How to Answer a System Design Interview Problem
#5 System Design - How to Answer an Interview Problem
System design interviews can be one of the most challenging but with a structured approach, you can navigate these interviews more effectively.
In this article, we will explore detailed step-by-step approach to tackle system design problems effectively in an interview setting.
Step 1: Clarify Requirements
The first step in approaching a system design problem is to thoroughly understand the problem statement, clarify any ambiguities and gather as much information as possible about the system you're being asked to design.
Listen attentively to the interviewer and ask questions to identify all the key features and functionalities expected from the system.
There are two types of requirements you should aim to clarify: functional and non-functional.
Best way to clarify these requirements is to ask relevant questions.
Functional Requirements:
What are the core features that the system should support?
Are there any particular features that are more critical than others?
Who will use this system (customers, internal teams etc..)?
What specific actions should users be able to perform on the system?
How will users interact with the system (web, mobile app, API, etc.)?
Does the system need to support multiple languages or locales?
What are the key data types the system must handle (text, images, structured data, etc). It can influence your database choices.
Are there any external systems or third-party services the system needs to integrate with?
Non-functional Requirements:
What is the expected scale of the system in terms of users and requests?
How much data volume is expected to be handled by the system?
What are the inputs and outputs of the system?
What is the expected read-to-write ratio?
Can the system have some downtime, or does it need to be highly available?
Are there any specific latency requirements?
How critical is data consistency? Can some eventual consistency be tolerated for the sake of availability?
Are there any specific non-functional requirements (performance, scalability, reliability) we should focus on?
Understanding the scope early prevents you from heading in the wrong direction.
Step 2: Capacity Estimation
After clarifying the requirements, you can do some calculations to estimate the capacity of the system you are going to design.

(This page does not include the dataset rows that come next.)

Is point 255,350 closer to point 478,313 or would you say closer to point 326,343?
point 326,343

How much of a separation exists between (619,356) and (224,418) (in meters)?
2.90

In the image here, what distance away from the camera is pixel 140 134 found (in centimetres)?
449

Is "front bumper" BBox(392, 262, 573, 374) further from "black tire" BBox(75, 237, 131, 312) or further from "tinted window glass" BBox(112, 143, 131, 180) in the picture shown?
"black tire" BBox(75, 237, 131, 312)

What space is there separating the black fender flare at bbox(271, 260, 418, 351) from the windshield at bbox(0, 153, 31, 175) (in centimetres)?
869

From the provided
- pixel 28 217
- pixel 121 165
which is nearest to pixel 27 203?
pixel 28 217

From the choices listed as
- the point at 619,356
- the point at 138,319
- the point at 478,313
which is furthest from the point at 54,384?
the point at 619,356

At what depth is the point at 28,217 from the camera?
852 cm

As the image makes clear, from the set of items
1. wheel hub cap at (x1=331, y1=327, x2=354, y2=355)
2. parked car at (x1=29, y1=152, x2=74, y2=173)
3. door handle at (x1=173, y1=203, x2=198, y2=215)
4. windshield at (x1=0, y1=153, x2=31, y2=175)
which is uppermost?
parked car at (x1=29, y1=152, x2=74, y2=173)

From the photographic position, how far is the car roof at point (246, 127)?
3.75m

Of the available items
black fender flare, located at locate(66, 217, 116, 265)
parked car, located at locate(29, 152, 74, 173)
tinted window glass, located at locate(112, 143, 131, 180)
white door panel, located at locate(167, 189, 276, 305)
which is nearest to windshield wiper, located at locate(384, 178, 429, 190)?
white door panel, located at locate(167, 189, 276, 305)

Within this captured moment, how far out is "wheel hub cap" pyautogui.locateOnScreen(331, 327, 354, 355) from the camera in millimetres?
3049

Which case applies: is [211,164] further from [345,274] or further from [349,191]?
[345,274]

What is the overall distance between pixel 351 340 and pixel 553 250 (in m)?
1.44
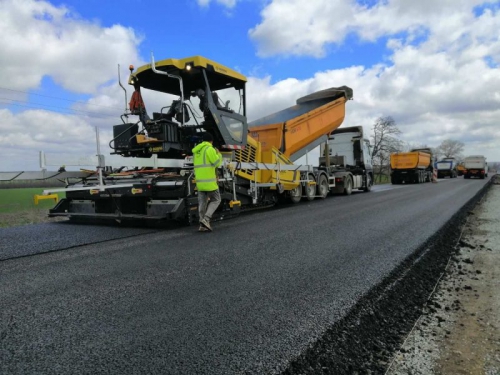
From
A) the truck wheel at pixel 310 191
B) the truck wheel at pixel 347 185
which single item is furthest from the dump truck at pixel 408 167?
the truck wheel at pixel 310 191

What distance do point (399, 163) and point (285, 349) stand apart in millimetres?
27386

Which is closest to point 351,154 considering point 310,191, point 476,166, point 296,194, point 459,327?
point 310,191

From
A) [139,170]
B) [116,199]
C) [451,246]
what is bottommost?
[451,246]

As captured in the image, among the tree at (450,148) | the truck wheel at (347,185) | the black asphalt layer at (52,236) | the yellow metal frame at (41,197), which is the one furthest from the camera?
the tree at (450,148)

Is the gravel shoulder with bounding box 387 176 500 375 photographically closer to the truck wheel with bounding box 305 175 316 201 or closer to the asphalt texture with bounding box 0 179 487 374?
the asphalt texture with bounding box 0 179 487 374

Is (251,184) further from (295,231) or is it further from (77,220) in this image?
(77,220)

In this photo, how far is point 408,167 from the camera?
26.5 metres

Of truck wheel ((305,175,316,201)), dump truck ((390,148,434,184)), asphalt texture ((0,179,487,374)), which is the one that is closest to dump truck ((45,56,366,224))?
asphalt texture ((0,179,487,374))

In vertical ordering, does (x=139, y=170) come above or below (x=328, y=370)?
above

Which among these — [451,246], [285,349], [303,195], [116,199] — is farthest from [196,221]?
[303,195]

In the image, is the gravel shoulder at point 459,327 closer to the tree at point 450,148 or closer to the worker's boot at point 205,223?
the worker's boot at point 205,223

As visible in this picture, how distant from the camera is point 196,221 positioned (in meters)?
6.49

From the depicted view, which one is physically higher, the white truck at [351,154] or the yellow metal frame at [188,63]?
the yellow metal frame at [188,63]

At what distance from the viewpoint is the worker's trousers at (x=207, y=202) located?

Note: Not every system design interview will require detailed capacity estimates. It's always a good idea to check with your interviewer if it's necessary.
That said, it's usually helpful to at least get a rough idea of the number of requests and storage requirements.
Estimating the scale upfront helps guide your design decisions and ensures that the system can meet the desired criteria.
This can include things like expected daily/monthly users, read/write requests per second, data storage and network bandwidth needs.
Users: Estimate the number of daily users and maximum concurrent users during peak hours.
Traffic: Calculate expected read/write per second. Consider peak traffic periods and potential spikes in usage.
Storage: Consider the different types of data (structured, unstructured, multimedia) and estimate the total amount of storage required (and its growth rate).
Memory: Evaluate the potential benefits of caching to reduce latency and improve performance. Estimate how much memory you might need to store frequently accessed data.
Network: Estimate bandwidth requirements based on the estimated traffic volume and data transfer sizes.
Consider future growth and scalability requirements to ensure the system can handle increased load over time.
📣 Become a Better Software Engineer - CodeCrafters.io
CodeCrafters is a YC backed platform that offers a unique, hands-on approach to practice complex programming challenges like building your own Redis, Git, SQLite, Bittorrent client and more from scratch.
Step 3: High-Level Design
With the requirements and expected capacity in mind, start designing the high-level architecture of the system.
Break down the system into major components or modules, such as the frontend, backend, databases, caches, and external services.
Draw a simple block diagram that outlines the major system components and the high-level flow of data and requests through the system, from the client to the backend and back.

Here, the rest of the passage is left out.